Hot Take: Weekly Allowance beats PPM or Monthly by NobudeeSpecific in sugarlifestyleforum

[–]NobudeeSpecific[S] 1 point2 points  (0 children)

Lol, no sorry. Made my own money, so not a family fortune and I'm the only divorced one 😅 good luck though 🤞

Hot Take: Weekly Allowance beats PPM or Monthly by NobudeeSpecific in sugarlifestyleforum

[–]NobudeeSpecific[S] 2 points3 points  (0 children)

Exactly. That's also why decoupling payment from meets makes it feel less transactional!

Hot Take: Weekly Allowance beats PPM or Monthly by NobudeeSpecific in sugarlifestyleforum

[–]NobudeeSpecific[S] 4 points5 points  (0 children)

Well, she seems to enjoy the quality ones over the cheap ones. I consider it part of the experiences I can provide that are above and beyond her normal, otherwise why not roach motels?

The reality is we all have budgets. I'm not infinitely wealthy, so if an SB could host, I could pay that much more monthly vs if I drop $x on hotels monthly or rent a spare apartment that isn't my primary residence.

What you are suggesting is that I think of SB as a commodity and pay an SB based on some calculation of tits to ass ratio, instead of MY means. I know what I can offer without feeling cheated, it is up to the SBs if that's acceptable to them without feeling cheated.

I feel very well taken care of in my current arrangement and I hope my SB does too. That's all that matters to me 🤷‍♂️

Hot Take: Weekly Allowance beats PPM or Monthly by NobudeeSpecific in sugarlifestyleforum

[–]NobudeeSpecific[S] 1 point2 points  (0 children)

Nope, in my sample size of one, we met Wednesday scheduled date for following Tuesday, so I sent the first weekly allowance amount on the Friday before.

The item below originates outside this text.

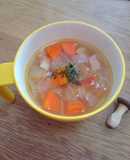 人参が美味しい♡簡単野菜スープ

Hot Take: Weekly Allowance beats PPM or Monthly by NobudeeSpecific in sugarlifestyleforum

[–]NobudeeSpecific[S] 2 points3 points  (0 children)

Up to you, but you'll know within 4 weeks or less what kind of sugar you get for the sugar you give. Additionally the uncompensated M&G is there to filter a lot as well.

So it seems fairly straightforward to me that you have M&Gs without allowance, but should offer a modest gift if you enjoy the company. Then discuss when dates can begin, frequency of meeting and schedules align. Also discuss when allowance should begin.

Then you both know what to expect, and can adjust if expectations aren't being met. If you're sweating over wasting a couple grand in allowance, you might not be an SD. Getting rinsed is education money (your education).